Quindi si aggiungono le prese di posizione dei sindacati che si riassumono in una parola d’ordine di Maurizio Landini: “Il governo scelga da che parte stare”. E dall’altra parte c’è l’aggressiva presa di posizione di Carlo Bonomi, nuovo presidente di Confindustria, che ha attaccato con durezza inusitata la linea del governo.

La politica è per antonomasia “l’arte del compromesso”, ma può essere anche la definizione costruttiva degli equilibri di potere. In un momento come questo il problema principale è quello di trovare un dialogo e un accordo a tutti i costi sul piano politico e sociale, pur nelle dovute differenze. È un obiettivo primario che si deve raggiungere, e che è stato perseguito e, pur tra mille difficoltà, è stato trovato persino nei tempi del drammatico dopoguerra italiano a ai tempi della guerra fredda.

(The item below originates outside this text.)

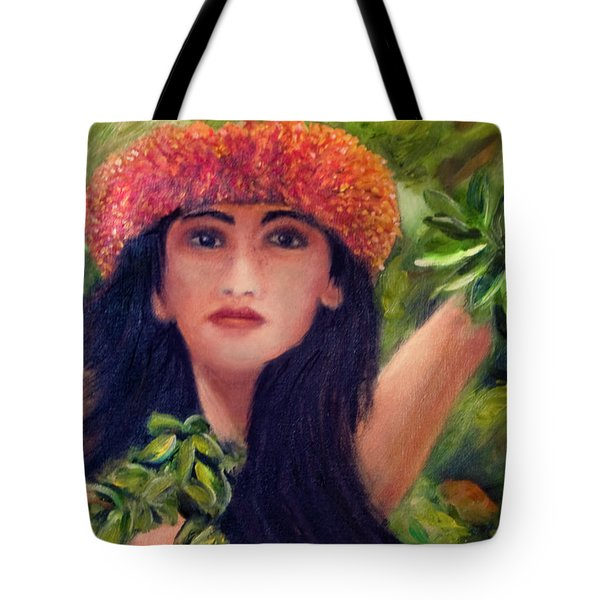 Hula Dancer Kahiko #422 Tote Bag by Donald k Hall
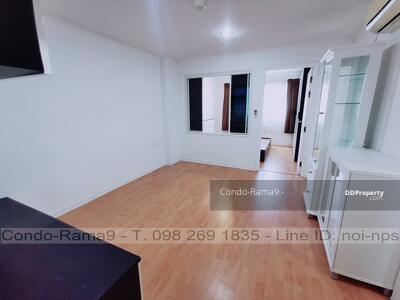 For Sale - SALE ! ! Condo Lumpini Ville Cultural Center, 1 Bed, B1 Bl. , 5 Fl. , Area 35. 57 sq. m. , Sale 2MB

Il terzo fattore è una visione e un modello di sviluppo nuovo per il Paese. In questo caso la scelta spetta non solo agli esperti, ma anche alla politica economica. La “consultazioni generali” auspicate da Conte dovrebbero precisare alcuni punti e bisognerebbe confrontare alcune ipotesi per poi scegliere. C’è chi sostiene una centralità della media e piccola impresa italiana internazionalizzata, quella che fu definita a suo tempo “quarto capitalismo”. C’è la necessità di stabilire un nuovo rapporto tra pubblico e privato, con una concezione di “Stato innovatore” che occorre definire. C’è chi punta a un rilancio dell’export e chi sottolinea la necessità di sostenere la domanda interna. Esiste un problema che non si può più rinviare o sottacere abilmente: una nuova regolamentazione della finanza (dopo la famosa deregolamentazione suicida che ha portato al 2008) ; un nuovo ruolo delle banche.

Forse il tempo necessario è arrivato con la decisione, questa volta ottima, della presidente della Bce, Christine Lagarde. Questa volta la signora non ha fatto gaffe. Mentre le Borse segnavano “rosso”, ieri ha allargato il piano di acquisti anti–Covid a 600 miliardi fino a metà del 2021, permettendo così di guadagnare tempo per i piani di intervento europeo.

Doppio merito della Lagarde è stato quello di infischiarsene della corte tedesca di Karlsruhe.